* _THE TASK_: Rewrite the entries from the line containing "How distant from" through the end of the entries, both ends included, replacing "green foliage" with "leafy branches" and leaving everything else unchanged.

* _RECORD EXCERPTS_:
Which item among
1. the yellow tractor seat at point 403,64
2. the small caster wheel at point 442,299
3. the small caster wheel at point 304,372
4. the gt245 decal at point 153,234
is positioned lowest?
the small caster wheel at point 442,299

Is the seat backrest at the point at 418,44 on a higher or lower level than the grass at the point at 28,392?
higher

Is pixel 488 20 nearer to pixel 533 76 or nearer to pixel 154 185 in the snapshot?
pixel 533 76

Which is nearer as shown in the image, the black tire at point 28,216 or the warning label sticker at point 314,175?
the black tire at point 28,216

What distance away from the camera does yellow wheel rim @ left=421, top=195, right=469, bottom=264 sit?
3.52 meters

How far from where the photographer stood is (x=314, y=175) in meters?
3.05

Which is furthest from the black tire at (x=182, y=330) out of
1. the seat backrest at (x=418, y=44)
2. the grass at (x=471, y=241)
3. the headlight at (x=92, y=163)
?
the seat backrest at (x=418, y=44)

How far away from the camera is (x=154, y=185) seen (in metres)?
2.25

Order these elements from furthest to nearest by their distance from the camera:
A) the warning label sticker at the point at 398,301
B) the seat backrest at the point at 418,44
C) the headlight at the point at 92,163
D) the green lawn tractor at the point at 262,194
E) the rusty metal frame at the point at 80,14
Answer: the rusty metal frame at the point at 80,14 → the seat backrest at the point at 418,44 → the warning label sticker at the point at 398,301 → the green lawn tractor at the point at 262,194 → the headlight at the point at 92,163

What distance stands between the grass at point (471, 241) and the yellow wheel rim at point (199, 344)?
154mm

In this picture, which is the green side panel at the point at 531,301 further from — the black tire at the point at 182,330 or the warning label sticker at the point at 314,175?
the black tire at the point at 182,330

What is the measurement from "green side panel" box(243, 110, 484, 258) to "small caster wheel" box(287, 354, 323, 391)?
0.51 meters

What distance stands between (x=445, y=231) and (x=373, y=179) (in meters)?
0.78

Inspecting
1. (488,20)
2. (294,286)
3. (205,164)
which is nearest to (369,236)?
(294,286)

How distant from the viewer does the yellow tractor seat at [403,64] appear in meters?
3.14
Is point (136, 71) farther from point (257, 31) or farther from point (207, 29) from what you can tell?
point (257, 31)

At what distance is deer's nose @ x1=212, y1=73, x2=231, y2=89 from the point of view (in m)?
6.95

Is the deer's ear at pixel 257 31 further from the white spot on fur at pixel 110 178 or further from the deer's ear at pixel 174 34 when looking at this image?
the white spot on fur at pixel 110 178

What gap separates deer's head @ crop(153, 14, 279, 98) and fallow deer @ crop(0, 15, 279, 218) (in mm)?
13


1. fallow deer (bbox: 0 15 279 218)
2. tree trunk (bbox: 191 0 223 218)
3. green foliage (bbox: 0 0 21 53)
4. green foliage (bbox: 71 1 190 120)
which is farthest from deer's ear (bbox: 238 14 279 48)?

* _FINISHED EXERCISE_:
How distant from the viewer does the yellow tractor seat at [403,64] appear in meters?
3.14
Is point (136, 71) farther from point (257, 31) or farther from point (207, 29) from what you can tell?
point (257, 31)

At what distance is deer's nose @ x1=212, y1=73, x2=231, y2=89 from the point of view (in m)?
6.95

Is the deer's ear at pixel 257 31 further from the white spot on fur at pixel 110 178 or further from the deer's ear at pixel 174 34 when looking at this image?
the white spot on fur at pixel 110 178

What gap separates deer's head @ crop(153, 14, 279, 98) and fallow deer @ crop(0, 15, 279, 218) (in mm)?
13


1. fallow deer (bbox: 0 15 279 218)
2. tree trunk (bbox: 191 0 223 218)
3. leafy branches (bbox: 0 0 21 53)
4. leafy branches (bbox: 71 1 190 120)
which is farthest from deer's ear (bbox: 238 14 279 48)?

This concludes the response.